Increasing Public Funding for Higher Education

A 50-year trend of public disinvestment in our public colleges and universities has led to higher tuition and fees for students and resulted in institutions relying increasingly on adjunct faculty.

The average cost of college tuition and fees at public four-year institutions has risen 179.2 percent between 2002 and 2022. In 2020, more than 2 million students completed a bachelor’s degree and left college with an average of $30,467 in student loans. Roughly 7 percent of student borrowers have debt over $100,000. The mountain of debt borrowers graduate with is creating a huge strain on our economy and dramatically affecting borrowers of color in particular.[1][2][3]

Yet even with the high cost of college to students and their families, the money flowing into higher education is not directed towards teaching, research, and student support but rather towards a proliferation of executive positions and initiatives that prioritize generating revenue over education. This focus on higher education as a commodity rather than as a means to better life for all has resulted in institutional closures, program discontinuance, the rampant casualization of the academic workforce, and faculty and staff lay-offs.
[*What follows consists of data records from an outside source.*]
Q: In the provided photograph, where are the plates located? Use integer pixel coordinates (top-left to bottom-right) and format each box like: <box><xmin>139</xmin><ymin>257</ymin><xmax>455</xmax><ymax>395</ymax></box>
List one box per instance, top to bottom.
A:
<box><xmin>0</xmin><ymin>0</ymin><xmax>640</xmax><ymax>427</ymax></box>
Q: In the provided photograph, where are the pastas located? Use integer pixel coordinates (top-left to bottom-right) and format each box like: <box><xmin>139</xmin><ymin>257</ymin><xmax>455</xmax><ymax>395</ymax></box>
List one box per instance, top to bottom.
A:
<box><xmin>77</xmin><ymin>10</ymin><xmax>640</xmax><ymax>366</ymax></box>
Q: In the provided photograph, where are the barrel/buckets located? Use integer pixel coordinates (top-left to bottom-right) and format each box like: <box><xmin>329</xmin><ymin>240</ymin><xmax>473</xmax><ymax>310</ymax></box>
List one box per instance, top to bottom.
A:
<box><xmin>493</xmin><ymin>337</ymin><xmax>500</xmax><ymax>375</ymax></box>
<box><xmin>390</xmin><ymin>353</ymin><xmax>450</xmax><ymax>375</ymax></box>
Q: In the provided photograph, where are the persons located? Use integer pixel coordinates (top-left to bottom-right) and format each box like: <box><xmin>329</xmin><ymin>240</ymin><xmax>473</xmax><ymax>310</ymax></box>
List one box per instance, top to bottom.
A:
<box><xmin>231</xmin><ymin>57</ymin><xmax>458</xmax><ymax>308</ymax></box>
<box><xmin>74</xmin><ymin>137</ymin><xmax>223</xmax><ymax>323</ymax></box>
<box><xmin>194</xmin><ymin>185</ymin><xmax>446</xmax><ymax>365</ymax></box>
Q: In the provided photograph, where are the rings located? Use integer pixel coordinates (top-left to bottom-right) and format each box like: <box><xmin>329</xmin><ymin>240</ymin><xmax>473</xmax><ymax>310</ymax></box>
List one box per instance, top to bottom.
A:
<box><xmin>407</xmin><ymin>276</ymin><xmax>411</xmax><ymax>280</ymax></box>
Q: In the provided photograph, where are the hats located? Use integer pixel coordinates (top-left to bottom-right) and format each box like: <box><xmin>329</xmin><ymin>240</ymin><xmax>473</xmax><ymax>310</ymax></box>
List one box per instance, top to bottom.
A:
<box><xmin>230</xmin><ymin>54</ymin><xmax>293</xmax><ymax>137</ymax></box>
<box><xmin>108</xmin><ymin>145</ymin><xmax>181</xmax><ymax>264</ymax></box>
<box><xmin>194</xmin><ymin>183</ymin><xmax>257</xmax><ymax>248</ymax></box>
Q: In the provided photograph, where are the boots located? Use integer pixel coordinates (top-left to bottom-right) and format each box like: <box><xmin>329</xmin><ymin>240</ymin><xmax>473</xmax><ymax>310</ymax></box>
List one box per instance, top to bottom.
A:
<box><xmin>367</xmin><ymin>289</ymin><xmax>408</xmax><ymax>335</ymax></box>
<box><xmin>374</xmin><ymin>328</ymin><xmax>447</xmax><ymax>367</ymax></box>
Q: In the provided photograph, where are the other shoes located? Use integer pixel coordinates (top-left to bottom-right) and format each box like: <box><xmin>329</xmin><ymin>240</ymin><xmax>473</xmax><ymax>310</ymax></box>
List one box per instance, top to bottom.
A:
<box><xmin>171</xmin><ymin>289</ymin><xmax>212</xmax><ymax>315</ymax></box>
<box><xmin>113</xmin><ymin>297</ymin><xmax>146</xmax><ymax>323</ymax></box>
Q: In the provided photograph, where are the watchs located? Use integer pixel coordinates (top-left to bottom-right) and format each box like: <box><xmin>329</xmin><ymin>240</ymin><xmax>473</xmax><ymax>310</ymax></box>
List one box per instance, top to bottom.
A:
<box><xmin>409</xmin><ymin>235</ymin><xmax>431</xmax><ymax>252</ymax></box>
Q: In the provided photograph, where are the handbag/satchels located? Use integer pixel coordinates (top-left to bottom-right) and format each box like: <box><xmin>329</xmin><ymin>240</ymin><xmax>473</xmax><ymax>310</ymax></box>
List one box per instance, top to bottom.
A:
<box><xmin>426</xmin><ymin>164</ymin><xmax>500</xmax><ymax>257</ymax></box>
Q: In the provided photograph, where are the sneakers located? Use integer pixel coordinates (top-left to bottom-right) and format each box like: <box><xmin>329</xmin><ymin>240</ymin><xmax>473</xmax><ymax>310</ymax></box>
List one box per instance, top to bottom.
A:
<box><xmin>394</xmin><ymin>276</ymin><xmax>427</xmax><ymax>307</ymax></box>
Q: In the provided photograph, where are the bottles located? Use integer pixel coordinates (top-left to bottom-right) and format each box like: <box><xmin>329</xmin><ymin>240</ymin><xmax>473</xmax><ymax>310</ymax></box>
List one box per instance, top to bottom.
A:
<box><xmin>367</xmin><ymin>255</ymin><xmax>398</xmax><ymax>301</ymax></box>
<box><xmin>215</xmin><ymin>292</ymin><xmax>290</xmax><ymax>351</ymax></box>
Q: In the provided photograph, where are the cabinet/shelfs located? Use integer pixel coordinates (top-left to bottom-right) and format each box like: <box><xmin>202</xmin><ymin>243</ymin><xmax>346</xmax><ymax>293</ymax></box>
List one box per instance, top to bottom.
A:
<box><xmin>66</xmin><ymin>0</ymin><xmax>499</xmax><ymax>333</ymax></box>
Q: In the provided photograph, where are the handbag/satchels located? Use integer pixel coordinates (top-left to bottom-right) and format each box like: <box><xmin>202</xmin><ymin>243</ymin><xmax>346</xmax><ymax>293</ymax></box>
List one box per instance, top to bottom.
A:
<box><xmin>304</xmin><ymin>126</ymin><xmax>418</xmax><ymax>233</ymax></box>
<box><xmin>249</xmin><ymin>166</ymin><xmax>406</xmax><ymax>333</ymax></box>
The AFT believes we must fight for increased investment and public funding for higher education. The cost of college must not continue to be a barrier to accessing higher education, and we must redouble our efforts to further ensure that resources are directed to instruction and support for our students. Together, we must preserve higher education as a public good that supports knowledge creation, drives the economic prosperity of the communities and states it serves, strengthens civic and democratic institutions, and results in individual growth and prosperity.